The primary endpoint was the occurrence of MINS within 30 days of randomization, defined per established criteria including elevations in cardiac troponin levels indicative of myocardial injury. Secondary endpoints included intraoperative heart rate and blood pressure, other cardiovascular events, and safety outcomes.
Key Findings
The intention-to-treat population comprised all 2101 randomized patients, with 1050 assigned to ivabradine and 1051 to placebo. The incidence of MINS was 17.0% (178 patients) in the ivabradine group versus 15.1% (159 patients) in the placebo group. The relative risk was 1.12 (95% confidence interval [CI], 0.92 to 1.37; p=0.25), indicating no statistically significant difference. Due to the lack of benefit and a conditional power of 6%—well below the predefined futility threshold of 20%—the trial was stopped early at a planned interim analysis.

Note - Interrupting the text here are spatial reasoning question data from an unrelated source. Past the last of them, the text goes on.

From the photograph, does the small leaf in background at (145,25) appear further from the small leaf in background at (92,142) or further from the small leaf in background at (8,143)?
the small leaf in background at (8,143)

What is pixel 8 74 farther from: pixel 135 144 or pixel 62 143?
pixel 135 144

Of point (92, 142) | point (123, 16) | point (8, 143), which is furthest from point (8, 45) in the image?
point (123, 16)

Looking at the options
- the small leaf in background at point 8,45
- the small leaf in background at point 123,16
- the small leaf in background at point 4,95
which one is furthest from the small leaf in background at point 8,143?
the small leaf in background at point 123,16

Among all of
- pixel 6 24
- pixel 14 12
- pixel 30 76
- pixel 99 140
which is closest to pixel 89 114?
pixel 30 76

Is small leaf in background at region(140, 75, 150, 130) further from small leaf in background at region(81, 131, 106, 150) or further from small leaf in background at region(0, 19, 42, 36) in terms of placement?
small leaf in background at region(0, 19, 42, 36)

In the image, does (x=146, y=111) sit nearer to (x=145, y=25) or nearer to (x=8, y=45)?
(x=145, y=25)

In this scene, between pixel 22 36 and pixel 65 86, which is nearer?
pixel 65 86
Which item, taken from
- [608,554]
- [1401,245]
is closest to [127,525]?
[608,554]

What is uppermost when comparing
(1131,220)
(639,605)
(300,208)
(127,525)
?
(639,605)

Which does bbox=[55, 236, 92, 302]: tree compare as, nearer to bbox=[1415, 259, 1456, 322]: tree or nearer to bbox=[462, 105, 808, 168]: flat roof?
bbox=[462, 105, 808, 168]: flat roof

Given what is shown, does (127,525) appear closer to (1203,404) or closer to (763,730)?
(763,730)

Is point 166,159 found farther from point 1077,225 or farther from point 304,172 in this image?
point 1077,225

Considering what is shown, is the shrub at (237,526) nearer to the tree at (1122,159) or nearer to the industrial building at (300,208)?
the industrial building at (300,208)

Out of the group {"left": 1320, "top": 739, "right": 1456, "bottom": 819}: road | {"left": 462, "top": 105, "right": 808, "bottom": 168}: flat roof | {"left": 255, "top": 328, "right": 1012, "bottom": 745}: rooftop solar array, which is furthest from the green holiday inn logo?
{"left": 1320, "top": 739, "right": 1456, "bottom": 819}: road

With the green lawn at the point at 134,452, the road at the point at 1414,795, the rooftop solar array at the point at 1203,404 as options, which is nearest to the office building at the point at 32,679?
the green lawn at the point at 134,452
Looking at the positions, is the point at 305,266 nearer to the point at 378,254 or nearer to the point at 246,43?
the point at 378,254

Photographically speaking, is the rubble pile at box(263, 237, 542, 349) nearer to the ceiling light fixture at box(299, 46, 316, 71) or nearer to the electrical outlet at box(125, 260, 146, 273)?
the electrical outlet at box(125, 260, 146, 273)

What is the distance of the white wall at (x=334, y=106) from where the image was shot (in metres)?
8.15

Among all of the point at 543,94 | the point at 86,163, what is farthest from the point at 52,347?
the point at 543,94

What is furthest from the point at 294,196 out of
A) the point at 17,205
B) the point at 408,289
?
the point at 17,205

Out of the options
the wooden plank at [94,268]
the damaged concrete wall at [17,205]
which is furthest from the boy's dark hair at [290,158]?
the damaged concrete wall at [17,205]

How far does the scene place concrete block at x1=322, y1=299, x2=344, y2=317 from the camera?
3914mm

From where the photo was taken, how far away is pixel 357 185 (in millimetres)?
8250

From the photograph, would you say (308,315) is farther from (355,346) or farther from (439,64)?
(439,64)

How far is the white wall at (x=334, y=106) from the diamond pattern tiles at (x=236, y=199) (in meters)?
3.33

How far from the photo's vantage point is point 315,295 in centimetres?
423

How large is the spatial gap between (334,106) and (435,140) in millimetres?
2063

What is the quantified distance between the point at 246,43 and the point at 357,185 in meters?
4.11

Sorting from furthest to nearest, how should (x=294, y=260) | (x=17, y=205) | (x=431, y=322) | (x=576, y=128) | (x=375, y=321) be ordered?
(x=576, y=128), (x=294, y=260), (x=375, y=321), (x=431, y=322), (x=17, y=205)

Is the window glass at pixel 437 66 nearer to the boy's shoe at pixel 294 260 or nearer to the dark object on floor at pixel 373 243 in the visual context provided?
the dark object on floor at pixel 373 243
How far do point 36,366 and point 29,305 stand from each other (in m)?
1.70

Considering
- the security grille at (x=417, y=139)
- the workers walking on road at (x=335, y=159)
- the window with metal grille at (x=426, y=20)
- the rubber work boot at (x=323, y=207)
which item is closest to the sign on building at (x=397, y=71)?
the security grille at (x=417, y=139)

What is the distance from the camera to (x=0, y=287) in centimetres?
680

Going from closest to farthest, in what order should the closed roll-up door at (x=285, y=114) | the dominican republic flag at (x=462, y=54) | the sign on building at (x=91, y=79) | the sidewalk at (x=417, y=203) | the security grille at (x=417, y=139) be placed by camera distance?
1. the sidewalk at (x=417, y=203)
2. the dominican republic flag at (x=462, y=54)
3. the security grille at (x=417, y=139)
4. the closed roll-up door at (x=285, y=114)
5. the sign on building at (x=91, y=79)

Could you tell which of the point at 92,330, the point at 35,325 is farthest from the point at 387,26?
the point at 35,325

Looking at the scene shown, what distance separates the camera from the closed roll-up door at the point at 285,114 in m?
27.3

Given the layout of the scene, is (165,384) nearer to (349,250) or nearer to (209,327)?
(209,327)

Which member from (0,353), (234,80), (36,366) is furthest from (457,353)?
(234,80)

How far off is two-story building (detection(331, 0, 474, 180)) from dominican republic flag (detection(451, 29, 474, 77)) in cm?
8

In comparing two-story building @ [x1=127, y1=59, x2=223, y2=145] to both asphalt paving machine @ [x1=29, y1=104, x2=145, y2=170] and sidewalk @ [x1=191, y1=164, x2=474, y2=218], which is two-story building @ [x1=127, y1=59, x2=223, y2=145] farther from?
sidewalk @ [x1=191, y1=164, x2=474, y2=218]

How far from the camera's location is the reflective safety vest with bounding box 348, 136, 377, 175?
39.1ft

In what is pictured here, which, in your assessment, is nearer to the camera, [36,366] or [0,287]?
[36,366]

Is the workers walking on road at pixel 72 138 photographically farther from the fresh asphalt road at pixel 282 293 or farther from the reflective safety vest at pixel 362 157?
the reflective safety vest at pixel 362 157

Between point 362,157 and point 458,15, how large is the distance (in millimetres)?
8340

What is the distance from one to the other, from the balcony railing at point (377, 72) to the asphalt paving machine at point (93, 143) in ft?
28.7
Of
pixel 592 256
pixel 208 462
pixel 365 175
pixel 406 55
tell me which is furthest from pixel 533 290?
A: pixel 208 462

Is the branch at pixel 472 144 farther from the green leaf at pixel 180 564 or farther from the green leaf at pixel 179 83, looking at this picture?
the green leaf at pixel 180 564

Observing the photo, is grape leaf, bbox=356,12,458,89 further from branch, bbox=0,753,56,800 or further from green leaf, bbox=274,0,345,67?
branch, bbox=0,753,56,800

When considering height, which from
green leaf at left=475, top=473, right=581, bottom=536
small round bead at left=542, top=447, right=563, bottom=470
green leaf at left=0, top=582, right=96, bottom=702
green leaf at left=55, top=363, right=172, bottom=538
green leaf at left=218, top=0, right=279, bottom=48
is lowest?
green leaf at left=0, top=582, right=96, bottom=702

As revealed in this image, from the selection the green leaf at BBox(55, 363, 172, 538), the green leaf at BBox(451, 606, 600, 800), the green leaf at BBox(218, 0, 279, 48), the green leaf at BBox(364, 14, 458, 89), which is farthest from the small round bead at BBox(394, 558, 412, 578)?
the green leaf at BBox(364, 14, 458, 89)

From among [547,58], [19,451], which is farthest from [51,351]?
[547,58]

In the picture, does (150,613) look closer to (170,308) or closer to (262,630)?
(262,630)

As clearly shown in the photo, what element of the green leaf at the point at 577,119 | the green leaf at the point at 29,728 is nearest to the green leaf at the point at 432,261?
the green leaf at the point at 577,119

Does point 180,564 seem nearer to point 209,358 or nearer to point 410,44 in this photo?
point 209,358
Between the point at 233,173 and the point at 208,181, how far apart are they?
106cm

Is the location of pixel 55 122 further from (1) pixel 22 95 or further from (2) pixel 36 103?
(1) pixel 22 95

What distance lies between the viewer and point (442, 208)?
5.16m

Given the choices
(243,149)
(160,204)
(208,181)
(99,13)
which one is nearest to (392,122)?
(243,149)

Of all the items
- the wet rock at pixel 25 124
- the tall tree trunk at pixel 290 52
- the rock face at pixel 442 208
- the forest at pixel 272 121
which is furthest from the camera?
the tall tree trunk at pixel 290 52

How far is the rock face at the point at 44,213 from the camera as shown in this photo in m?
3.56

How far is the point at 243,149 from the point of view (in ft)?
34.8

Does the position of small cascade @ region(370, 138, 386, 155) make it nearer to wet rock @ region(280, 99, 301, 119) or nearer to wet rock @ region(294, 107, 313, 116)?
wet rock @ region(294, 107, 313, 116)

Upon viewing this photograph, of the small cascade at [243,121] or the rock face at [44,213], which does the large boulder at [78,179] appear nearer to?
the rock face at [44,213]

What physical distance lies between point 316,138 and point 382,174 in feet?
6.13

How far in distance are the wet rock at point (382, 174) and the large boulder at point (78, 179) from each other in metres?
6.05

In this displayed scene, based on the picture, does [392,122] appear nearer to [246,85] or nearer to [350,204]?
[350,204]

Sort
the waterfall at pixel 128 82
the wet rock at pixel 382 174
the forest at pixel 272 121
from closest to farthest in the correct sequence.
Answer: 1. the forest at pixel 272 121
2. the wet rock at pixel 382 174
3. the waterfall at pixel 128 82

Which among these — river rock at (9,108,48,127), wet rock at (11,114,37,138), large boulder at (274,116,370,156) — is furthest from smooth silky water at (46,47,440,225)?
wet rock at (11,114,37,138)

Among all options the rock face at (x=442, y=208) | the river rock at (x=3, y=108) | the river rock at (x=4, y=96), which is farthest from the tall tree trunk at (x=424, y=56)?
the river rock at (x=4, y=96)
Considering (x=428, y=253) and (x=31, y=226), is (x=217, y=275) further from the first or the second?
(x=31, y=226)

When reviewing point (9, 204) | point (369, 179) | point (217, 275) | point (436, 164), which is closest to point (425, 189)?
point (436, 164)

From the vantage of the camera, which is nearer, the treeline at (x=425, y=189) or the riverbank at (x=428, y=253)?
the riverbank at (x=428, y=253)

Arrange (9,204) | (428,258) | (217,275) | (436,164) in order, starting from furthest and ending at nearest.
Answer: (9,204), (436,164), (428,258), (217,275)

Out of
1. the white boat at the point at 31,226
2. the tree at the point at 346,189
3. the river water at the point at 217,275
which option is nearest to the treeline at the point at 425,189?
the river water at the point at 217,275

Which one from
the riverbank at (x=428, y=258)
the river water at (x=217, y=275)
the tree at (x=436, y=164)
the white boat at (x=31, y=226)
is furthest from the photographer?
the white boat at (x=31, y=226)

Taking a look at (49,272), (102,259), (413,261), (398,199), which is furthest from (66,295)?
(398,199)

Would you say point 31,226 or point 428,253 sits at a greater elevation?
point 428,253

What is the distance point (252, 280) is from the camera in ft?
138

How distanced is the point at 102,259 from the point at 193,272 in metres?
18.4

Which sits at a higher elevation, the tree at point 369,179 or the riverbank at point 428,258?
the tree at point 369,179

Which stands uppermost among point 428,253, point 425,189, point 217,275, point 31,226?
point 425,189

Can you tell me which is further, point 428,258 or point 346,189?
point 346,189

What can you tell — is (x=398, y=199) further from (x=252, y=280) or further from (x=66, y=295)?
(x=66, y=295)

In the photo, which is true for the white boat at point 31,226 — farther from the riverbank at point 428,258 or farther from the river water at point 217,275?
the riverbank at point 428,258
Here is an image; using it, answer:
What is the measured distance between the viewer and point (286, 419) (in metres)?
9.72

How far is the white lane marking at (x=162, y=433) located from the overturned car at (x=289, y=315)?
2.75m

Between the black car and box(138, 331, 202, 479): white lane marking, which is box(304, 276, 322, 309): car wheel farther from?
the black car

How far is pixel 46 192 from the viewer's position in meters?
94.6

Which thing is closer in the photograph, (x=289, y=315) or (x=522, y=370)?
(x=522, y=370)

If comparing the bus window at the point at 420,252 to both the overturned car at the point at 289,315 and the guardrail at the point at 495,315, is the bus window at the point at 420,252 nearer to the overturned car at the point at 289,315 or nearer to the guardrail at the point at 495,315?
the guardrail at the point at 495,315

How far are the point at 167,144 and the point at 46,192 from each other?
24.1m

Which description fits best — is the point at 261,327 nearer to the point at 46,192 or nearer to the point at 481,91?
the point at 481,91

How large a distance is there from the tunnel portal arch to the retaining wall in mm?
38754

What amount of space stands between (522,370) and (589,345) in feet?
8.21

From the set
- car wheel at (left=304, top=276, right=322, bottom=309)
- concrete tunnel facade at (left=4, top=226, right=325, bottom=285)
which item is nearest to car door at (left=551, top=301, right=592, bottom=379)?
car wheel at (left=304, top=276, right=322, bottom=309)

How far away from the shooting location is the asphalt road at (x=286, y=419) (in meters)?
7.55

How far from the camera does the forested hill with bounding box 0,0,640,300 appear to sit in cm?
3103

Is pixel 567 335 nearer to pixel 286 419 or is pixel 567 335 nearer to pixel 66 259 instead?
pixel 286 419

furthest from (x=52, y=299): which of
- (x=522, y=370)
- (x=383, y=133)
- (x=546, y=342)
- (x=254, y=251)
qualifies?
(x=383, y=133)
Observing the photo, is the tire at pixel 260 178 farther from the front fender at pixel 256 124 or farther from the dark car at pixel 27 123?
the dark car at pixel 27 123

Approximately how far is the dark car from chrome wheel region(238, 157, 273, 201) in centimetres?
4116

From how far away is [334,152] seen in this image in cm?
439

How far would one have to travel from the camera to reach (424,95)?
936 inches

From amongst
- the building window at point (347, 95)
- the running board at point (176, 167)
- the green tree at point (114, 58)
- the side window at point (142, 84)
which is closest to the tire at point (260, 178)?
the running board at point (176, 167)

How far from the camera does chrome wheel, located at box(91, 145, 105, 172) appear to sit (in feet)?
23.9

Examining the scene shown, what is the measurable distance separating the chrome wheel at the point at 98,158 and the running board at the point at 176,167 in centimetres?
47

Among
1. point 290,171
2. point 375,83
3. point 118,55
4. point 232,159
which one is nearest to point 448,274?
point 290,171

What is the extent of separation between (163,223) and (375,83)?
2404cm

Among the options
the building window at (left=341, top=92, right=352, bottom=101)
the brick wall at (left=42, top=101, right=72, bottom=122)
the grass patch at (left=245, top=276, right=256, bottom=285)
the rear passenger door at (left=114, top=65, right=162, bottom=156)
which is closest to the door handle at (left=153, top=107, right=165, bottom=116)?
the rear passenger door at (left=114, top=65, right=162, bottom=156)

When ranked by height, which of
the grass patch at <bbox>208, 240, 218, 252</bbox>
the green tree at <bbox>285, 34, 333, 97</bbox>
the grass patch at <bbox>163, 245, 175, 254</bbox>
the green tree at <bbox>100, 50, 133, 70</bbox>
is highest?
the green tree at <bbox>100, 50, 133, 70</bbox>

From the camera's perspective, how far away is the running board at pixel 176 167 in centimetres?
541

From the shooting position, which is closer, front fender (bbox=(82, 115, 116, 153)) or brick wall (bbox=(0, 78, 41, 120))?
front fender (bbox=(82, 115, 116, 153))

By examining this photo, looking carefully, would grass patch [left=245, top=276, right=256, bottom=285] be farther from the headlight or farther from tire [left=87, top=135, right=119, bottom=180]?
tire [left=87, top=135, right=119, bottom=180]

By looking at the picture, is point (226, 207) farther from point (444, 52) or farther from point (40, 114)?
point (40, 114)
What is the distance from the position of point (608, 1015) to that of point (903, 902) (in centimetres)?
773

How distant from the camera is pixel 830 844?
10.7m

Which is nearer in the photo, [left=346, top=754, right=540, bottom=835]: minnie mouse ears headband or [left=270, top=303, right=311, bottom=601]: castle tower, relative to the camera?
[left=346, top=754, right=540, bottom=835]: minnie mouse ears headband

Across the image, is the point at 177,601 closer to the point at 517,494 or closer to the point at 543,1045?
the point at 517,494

Intraoperative analyses showed that ivabradine effectively reduced mean heart rate by 3.2 beats per minute compared to placebo (95% CI, -4.07 to -2.36). Importantly, this heart rate reduction was not accompanied by a statistically or clinically significant difference in mean arterial pressure, indicating hemodynamic stability was maintained.
No differences were noted between groups in other perioperative cardiovascular events or adverse safety outcomes, reinforcing ivabradine’s tolerability in this setting.
Expert Commentary
These findings illustrate the complex nature of perioperative myocardial injury and underscore that selective heart rate reduction alone—without broader modulation of hemodynamic stress or myocardial oxygen supply-demand balance—may not suffice to reduce MINS risk. While ivabradine safely lowered heart rate without provoking hypotension, it did not translate into clinical benefit, contrasting with some benefits observed with beta-blockade albeit at the risk of adverse events.
The trial’s rigor, sizable sample, and pragmatic design provide high-quality evidence to guide clinical practice. However, it remains unknown whether different dosing regimens, combination therapies, or targeted patient subgroups might derive benefit from ivabradine. Further mechanistic studies are warranted to understand the pathophysiology of MINS and explore alternative strategies to improve cardiovascular outcomes in the perioperative period.
Current clinical guidelines should continue to emphasize individualized perioperative risk stratification and cautious use of beta-blockers while recognizing the limited role of ivabradine in this context based on existing evidence.
Conclusion
The PERI-CRIT randomized trial demonstrated that ivabradine, despite effectively lowering heart rate without causing hypotension, did not reduce the incidence of myocardial injury after noncardiac surgery in patients at risk of atherosclerotic cardiovascular disease. This negative result tempers enthusiasm for selective heart rate reduction as a standalone strategy in the perioperative period and highlights the ongoing need for effective, safe interventions to mitigate MINS.
Clinicians should continue adhering to established perioperative cardiovascular risk management practices, balancing benefits and risks of beta-blockade case by case. Future research should focus on elucidating underlying mechanisms of MINS, refining risk prediction, and developing multifaceted prevention strategies beyond heart rate control alone.
References
- Szczeklik W, Fronczek J, Putowski Z, et al; PERI-CRIT investigators. Ivabradine in Patients Undergoing Noncardiac Surgery: a Randomized Controlled Trial. Circulation. 2025 Aug 30. doi: 10.1161/CIRCULATIONAHA.125.076704. Epub ahead of print. PMID: 40884771.